Lutte contre la fraude: l’Union européenne exige que la Suisse s’aligne
La Commission de Bruxelles doit adopter, dans les semaines qui viennent, un mandat de négociation dans ce sens. Les pourparlers visent à conclure un nouvel accord bilatéral engageant la Suisse à coopérer plus efficacement sur ce terrain sensible.

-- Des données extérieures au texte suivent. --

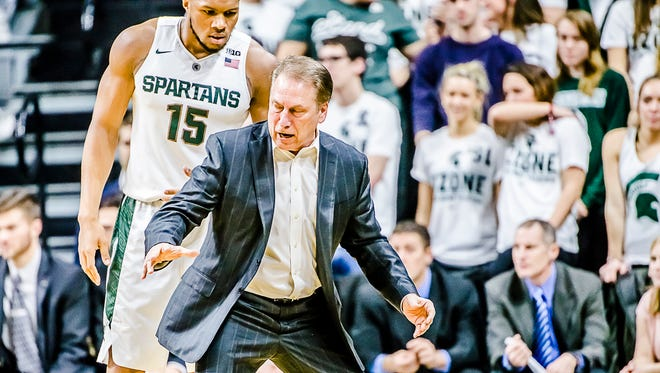 MSU Men's Basketball Head Coach Tom Izzo ,right, instructs Marvin Clark after Clark was charged with a foul during their game with Rutgers.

La Commission de Bruxelles doit adopter, dans les semaines qui viennent, un mandat de négociation dans ce sens. Les pourparlers visent à conclure un nouvel accord bilatéral engageant la Suisse à coopérer plus efficacement sur ce terrain sensible.
«La fraude et la contrebande organisées (…) effectuées à partir du territoire suisse ont récemment pris des proportions énormes, causant aux finances de la Communauté des dommages considérables qui s’élèvent à plusieurs milliards d’euros par an.» Ce bilan accablant, c’est la Commission européenne qui le dresse. Il est au cœur du mandat de négociation qu’elle s’apprête à entériner.
La Commission de Bruxelles défend les intérêts des Quinze face à la Suisse. Elle estime que sur le terrain de la lutte contre la fraude, Berne a encore beaucoup à faire. Un rapport du Parlement européen avait donné le ton en 1997 déjà: la Suisse y était épinglée pour son rôle de plaque tournante de la contrebande de cigarettes en Europe.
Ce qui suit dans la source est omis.